High school in Houston, Texas, US

Howard P. Carter Career Center was a high school in the Fifth Ward area of Houston, Texas. The school, serving grades 6 through 12, was a part of the Houston Independent School District. The school served as a vocational school and pregnant girls' school. Carter Career Center had many students who are single parents. It had a day-care center that is supported by corporations, the state, the federal government, and foundations. After the closure of Carter, the building housed the DeVry Advantage Academy.

== Name ==
Howard Payne Carter was a teacher and former soldier from Tennessee. He was the first African-American secretary of the Young Men’s Christian Association.

==History==
Carter Career Center was established in 1929.

The campus, built in 1913, originally housed McGowan Elementary School, a school for white children. On January 31, 1927 Wheatley High School first opened at 3415 Lyons Avenue in the former McGowan Elementary School building. In 1949 Wheatley moved into a new campus. E.O. Smith Education Center opened in the former Wheatley building in 1950. During the beginning of the 1979–1980 school year, E.O. Smith moved into its current facility. Carter Career Center moved to the McGowen/Wheatley/Smith former building.

In 2006, Kay On Going School's separate campus closed and the program moved into Carter Career Center. A $4.5 million addition, funded through a 2004 bond issue, was opened in August 2007. This included culinary classrooms, high-tech laboratories, and a nursing school.

Carter Career Center was closed in 2011. The building was demolished in 2014.

Work item: From the text on Carter Career Center above, translate this sentence into Spanish: "A $4.5 million addition, funded through a 2004 bond issue, was opened in August 2007."

Source data:
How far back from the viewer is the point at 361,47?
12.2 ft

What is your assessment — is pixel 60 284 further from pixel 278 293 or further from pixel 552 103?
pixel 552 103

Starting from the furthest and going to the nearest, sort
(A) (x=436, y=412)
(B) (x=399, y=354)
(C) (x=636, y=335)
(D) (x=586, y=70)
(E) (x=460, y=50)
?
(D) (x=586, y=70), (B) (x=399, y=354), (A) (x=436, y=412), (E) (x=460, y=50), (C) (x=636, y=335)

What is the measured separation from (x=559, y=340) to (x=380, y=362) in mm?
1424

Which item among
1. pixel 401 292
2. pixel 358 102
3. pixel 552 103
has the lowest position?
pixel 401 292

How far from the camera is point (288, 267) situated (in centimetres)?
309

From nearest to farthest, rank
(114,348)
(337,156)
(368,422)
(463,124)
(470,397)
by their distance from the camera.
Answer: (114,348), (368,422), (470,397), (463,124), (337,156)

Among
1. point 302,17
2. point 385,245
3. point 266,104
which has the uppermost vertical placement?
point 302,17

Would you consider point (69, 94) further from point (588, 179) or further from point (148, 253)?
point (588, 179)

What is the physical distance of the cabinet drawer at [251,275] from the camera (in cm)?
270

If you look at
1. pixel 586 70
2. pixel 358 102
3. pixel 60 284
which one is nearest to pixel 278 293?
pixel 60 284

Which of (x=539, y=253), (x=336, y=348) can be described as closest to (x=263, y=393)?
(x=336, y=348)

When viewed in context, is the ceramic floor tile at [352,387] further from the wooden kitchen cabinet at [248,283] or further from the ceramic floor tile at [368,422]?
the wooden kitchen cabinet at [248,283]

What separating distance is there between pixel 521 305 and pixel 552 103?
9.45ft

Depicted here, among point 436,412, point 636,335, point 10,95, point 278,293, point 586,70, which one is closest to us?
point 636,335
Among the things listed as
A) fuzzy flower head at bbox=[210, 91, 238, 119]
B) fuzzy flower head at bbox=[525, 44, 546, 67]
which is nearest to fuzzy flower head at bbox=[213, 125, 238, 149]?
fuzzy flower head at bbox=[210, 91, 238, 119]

--

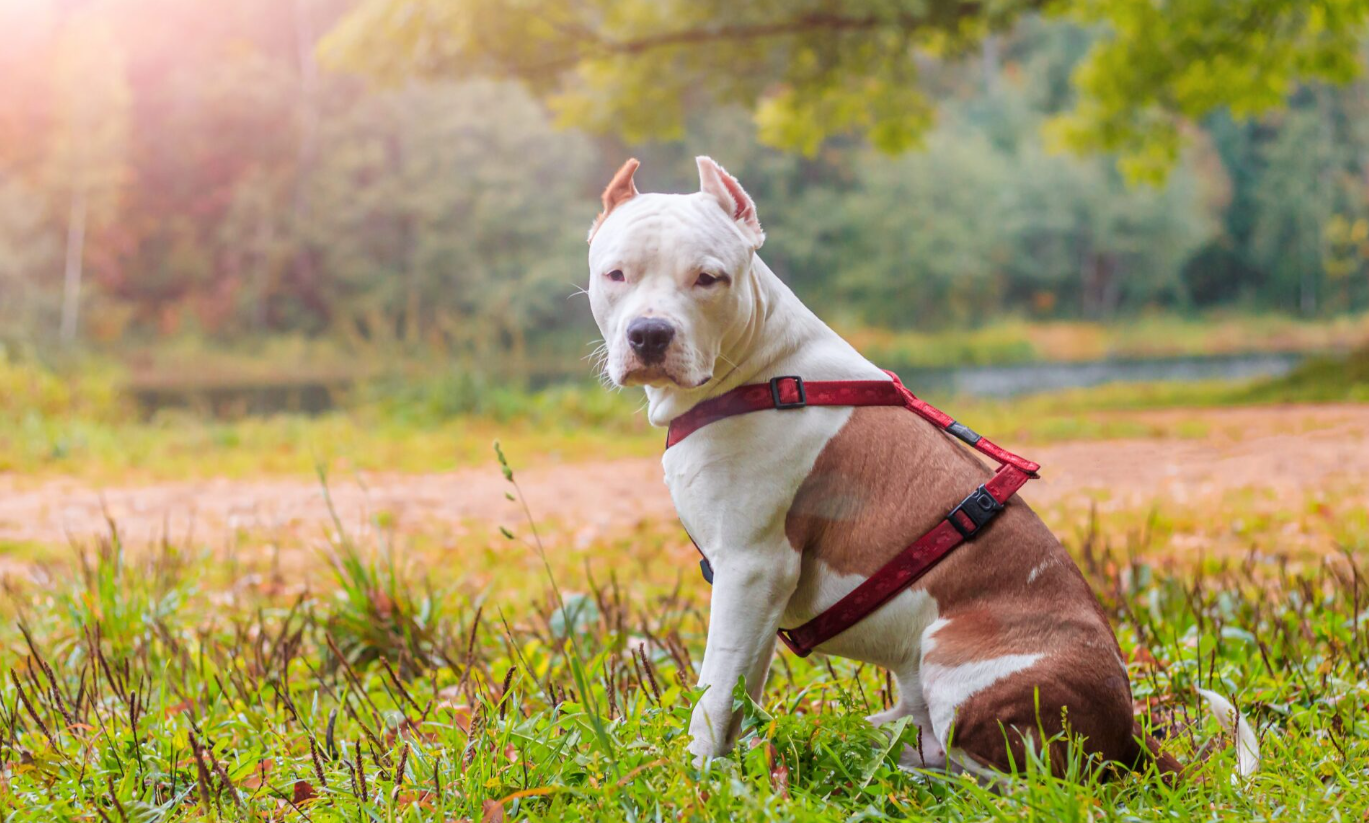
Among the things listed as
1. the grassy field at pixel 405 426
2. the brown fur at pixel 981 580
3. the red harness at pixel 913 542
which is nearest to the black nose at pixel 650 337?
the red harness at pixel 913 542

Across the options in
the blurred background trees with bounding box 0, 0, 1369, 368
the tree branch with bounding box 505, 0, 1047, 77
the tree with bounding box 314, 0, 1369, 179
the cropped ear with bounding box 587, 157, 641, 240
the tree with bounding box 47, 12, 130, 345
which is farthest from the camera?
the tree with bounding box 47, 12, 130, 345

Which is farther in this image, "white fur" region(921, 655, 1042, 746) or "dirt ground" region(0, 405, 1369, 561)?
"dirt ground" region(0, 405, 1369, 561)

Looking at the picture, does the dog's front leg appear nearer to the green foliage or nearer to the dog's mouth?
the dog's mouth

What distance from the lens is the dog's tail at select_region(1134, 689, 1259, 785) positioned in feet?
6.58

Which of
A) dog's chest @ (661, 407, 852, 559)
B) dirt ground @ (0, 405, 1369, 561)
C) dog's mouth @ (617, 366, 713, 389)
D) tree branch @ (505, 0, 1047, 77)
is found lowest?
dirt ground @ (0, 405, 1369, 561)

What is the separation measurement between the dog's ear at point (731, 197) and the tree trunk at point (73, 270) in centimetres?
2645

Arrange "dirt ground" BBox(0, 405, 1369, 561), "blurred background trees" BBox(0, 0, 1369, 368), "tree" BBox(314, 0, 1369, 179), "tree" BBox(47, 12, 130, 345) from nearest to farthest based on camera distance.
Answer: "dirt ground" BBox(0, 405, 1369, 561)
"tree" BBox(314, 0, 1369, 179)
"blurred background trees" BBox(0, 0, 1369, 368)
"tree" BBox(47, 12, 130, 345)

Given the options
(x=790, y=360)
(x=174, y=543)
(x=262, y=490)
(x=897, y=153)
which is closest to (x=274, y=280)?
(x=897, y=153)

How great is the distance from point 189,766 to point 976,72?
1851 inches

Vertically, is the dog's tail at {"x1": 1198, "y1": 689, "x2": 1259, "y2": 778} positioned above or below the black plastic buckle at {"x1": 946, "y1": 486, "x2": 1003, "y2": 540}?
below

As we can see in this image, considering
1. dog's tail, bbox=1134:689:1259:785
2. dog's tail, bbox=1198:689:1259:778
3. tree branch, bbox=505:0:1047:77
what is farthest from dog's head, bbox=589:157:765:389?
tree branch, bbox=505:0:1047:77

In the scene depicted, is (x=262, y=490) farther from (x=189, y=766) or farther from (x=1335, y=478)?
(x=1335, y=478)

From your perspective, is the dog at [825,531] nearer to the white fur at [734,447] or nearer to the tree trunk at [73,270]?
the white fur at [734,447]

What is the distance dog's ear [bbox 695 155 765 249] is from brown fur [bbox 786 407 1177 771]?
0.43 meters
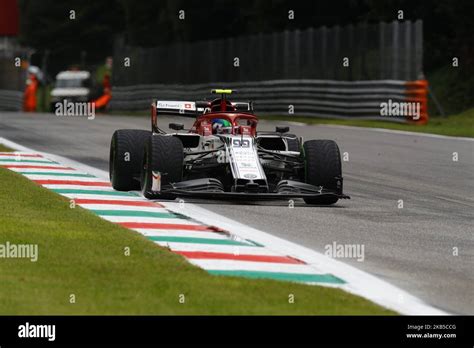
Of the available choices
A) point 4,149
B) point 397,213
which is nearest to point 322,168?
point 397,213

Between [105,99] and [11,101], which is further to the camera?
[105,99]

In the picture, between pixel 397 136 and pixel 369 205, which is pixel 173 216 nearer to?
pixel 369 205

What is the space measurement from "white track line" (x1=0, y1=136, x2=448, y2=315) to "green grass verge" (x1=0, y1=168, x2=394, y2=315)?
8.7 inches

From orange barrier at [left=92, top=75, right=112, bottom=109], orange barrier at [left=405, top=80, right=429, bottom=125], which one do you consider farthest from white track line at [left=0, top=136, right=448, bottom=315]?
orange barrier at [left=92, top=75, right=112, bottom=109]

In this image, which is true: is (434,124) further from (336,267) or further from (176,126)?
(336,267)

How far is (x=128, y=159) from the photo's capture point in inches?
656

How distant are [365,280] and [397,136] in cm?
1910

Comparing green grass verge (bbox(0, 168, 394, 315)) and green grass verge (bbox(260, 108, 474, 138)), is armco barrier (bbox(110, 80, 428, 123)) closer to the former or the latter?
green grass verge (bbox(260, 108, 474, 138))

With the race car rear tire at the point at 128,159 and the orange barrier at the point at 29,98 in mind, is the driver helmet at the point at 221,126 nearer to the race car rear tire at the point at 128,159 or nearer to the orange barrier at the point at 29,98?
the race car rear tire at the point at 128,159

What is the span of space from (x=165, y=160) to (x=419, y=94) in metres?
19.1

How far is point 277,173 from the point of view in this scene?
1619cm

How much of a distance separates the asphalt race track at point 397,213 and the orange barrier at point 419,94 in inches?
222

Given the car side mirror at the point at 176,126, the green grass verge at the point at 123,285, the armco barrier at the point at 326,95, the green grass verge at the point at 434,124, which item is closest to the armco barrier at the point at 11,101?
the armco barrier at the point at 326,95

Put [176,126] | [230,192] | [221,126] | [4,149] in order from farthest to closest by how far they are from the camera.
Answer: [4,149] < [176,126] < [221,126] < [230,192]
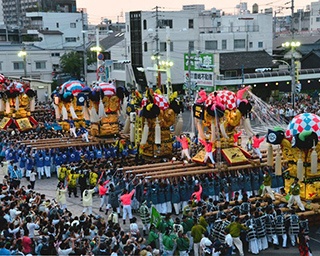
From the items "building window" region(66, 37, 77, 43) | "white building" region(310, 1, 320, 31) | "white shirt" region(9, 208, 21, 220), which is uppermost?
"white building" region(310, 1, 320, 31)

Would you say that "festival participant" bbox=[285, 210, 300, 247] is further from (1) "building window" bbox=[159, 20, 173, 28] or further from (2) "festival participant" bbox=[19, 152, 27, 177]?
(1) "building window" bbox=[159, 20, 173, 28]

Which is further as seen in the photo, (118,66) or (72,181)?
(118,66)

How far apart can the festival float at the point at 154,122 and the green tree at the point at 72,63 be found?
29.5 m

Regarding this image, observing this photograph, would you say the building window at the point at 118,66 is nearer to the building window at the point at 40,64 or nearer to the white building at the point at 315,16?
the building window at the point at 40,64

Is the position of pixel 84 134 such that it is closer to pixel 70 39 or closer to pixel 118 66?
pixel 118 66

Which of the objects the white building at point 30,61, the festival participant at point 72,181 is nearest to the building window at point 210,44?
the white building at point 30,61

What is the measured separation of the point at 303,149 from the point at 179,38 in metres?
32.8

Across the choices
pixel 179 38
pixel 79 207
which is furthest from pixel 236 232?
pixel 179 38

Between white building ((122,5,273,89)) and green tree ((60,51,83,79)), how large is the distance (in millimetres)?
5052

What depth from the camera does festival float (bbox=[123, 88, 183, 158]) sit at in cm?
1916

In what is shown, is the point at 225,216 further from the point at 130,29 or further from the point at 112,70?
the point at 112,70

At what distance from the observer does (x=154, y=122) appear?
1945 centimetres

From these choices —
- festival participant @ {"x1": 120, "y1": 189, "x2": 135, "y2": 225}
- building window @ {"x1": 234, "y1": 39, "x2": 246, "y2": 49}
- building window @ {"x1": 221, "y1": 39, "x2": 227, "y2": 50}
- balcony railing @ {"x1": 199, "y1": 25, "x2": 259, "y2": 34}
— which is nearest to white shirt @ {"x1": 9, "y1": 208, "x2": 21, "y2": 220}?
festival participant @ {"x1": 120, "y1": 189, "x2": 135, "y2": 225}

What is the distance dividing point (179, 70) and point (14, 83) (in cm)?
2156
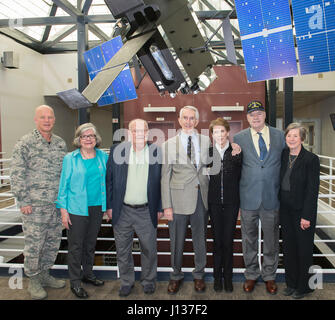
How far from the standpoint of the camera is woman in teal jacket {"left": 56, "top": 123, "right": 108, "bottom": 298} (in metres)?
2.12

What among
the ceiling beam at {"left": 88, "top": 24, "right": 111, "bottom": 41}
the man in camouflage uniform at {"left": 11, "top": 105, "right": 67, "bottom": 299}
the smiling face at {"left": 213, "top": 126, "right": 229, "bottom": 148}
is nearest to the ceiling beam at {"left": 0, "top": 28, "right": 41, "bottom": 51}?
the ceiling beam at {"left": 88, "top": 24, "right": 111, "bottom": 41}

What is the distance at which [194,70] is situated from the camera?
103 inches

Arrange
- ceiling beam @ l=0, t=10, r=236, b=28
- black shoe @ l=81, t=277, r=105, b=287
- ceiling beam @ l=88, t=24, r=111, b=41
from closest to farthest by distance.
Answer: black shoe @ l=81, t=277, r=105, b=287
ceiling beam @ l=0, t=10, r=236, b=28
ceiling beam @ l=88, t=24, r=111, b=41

Your solution: Una ampliación de 4,5 millones de dólares, financiada mediante una emisión de bonos de 2004, se inauguró en agosto de 2007.